At the last user conference for some iSeries-based software that we run, IBM had...

thoughtpolice · on Aug 17, 2015

I think the horsepower on those machines shouldn't be underestimated, because they are not entirely as equivalent as you think... I was thoroughly surprised when an unoptimized (but correct!) ChaCha20/8 implementation I wrote on a 3.0GHz POWER8 little-endian machine was about as fast as the latest 3.5gHz Xeons @ AES-256 with AESNI (about 1.3cpb vs 1.0cpb IIRC, but the latter has a dedicated hardware unit for it!) On that same Xeon, the ChaCha20 code only hit somewhere around 5cpb - that's software vs silicon!

It also has 170 cores and was actually a QEMU instance (w/ hardware virtualization extensions) vs raw dedicated metal. If you're doing any kind of numerical or analytic workloads (even databases), I wouldn't throw them aside so quickly. You can even get CUDA for them these days, and certain physical addons like CAPI allow you to map and coherently share physical CPU address space with FPGAs or GPUs.
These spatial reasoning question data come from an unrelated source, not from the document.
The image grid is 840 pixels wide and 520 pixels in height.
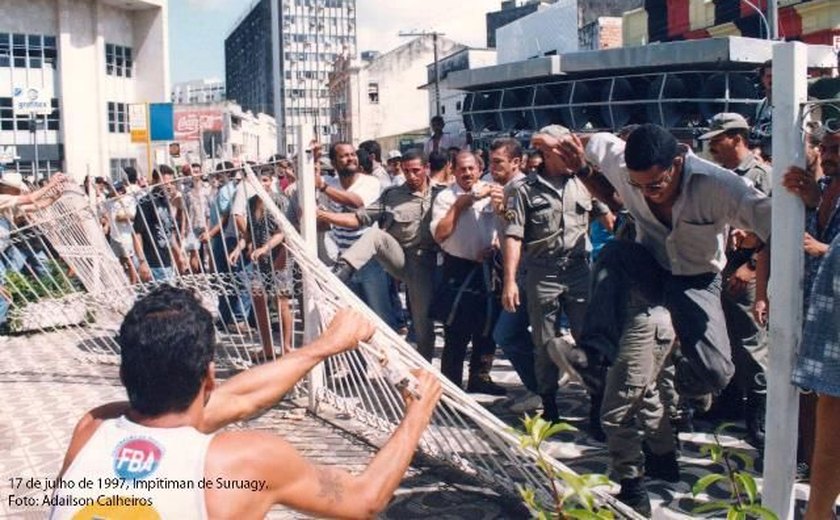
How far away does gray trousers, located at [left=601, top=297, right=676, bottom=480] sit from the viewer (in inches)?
148

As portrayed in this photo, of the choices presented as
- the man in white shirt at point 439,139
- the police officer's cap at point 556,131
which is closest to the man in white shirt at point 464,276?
the police officer's cap at point 556,131

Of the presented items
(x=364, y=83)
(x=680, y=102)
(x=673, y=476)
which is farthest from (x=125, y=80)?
(x=673, y=476)

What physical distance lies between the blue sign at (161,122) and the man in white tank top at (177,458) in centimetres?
2690

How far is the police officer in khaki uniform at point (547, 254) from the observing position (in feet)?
16.7

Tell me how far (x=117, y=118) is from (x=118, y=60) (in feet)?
10.1

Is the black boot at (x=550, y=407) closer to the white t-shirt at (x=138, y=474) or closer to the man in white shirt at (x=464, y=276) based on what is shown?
the man in white shirt at (x=464, y=276)

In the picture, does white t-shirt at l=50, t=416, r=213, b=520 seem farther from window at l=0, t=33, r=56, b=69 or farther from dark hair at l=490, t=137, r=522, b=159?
window at l=0, t=33, r=56, b=69

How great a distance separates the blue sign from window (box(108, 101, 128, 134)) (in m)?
15.7

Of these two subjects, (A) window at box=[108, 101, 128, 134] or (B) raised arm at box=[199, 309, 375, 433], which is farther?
(A) window at box=[108, 101, 128, 134]

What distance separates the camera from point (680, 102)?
9406 mm

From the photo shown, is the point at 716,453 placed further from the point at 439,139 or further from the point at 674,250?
the point at 439,139

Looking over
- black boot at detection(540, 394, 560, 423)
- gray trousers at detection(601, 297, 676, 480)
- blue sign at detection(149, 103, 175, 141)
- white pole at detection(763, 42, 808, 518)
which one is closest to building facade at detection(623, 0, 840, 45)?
black boot at detection(540, 394, 560, 423)

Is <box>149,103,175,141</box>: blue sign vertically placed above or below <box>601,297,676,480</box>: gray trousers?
above

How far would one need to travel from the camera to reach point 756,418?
15.3ft
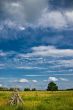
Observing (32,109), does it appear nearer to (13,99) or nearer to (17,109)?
(17,109)

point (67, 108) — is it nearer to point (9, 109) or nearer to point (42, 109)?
point (42, 109)

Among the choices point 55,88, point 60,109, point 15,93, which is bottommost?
point 60,109

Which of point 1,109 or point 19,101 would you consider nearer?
point 1,109

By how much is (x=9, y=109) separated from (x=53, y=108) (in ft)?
11.0

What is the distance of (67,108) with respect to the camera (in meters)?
24.5

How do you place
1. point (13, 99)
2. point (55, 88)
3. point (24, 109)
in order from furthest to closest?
1. point (55, 88)
2. point (13, 99)
3. point (24, 109)

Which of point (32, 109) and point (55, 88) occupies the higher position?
point (55, 88)

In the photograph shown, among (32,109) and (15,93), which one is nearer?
(32,109)

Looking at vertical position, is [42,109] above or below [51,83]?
below

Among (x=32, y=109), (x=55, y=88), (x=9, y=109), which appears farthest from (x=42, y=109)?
(x=55, y=88)

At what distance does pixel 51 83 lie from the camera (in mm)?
128750

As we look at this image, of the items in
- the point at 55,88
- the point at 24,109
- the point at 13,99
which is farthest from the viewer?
the point at 55,88

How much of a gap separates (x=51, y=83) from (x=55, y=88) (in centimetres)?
265

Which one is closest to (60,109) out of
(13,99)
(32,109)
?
(32,109)
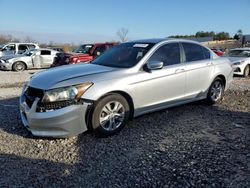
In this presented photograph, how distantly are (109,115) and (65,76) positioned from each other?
0.97 m

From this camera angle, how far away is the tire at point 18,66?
18.5 metres

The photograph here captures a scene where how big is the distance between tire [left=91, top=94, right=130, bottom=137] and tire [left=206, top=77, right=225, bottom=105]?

If I could get those things in a reasonable workstation configuration, I'd probably go for it tbh.

(I'd be more than willing to repeat this and post some more accurate numbers if anyone cares. I also need to get around to benchmarking AESNI vs that POWER8 machines _actual_ dedicated AES unit. The benchmark above was only flexing its vector/integer unit capabilities. ;)

ajross · on Aug 17, 2015

If you're getting a 4x difference in IPC using a crypto microbenchmark from compiled C code (i.e. it doesn't sound like you're bandwidth or I/O limited), there has to be something else at work. POWER8 is a nice core, but it's not that wide. Maybe the compiler was recognizing your operations and replacing them with AES primitives?

rdtsc · on Aug 17, 2015

Caches and memory latency/bandwidth can have serious effects as well.

ajross · on Aug 17, 2015

Yes, but at this kind of multiplier only in the case where the entire test is 100% cache-resident on one CPU and spilling on the other. Crypto stuff tends to have small working sets, so my intuition is that it's got to be something else.

throwaway2048 · on Aug 18, 2015

an ASM optimized chacha20 is faster than AES-NI on newer intel chips.

McGlockenshire · on Aug 17, 2015

> Equivalent x86 Linux servers are 1/4 the price.

You're severely underestimating the cost of dual-proc 16-core Xeons (about $3500 each for the E5-2698v3), and by the time you add memory, storage, I/O, networking, and other necessities, you're easily in the $15-20k range.

Source: I work for an integrator.

aus_ · on Aug 17, 2015

Just to clarify: P-series (Power/POWER8) Linux is not the same as what is announced here. LinuxONE runs on the System z (mainframe / s390x) platform.

rodgerd · on Aug 17, 2015

Yes, but they now share the same microarchitecture. s390x is mostly a difference in the microcode.

nickpsecurity · on Aug 17, 2015

It has a custom processor:

https://en.wikipedia.org/wiki/IBM_zEC12_%28microprocessor%29

ska · on Aug 17, 2015

"Equivalent x86 Linux servers are 1/4 the price."

That doesn't sound right to me. What are you considering an equivalent x86 machine?

nickpsecurity · on Aug 17, 2015

Hypervisor is built-in. Single-core up to 2x faster clock than x86 per core. Double the cache. Decimal support built-in is great for financial calculations. Security advantage in that about every malware and attack tool is written for x86 with some attention shifting to ARM.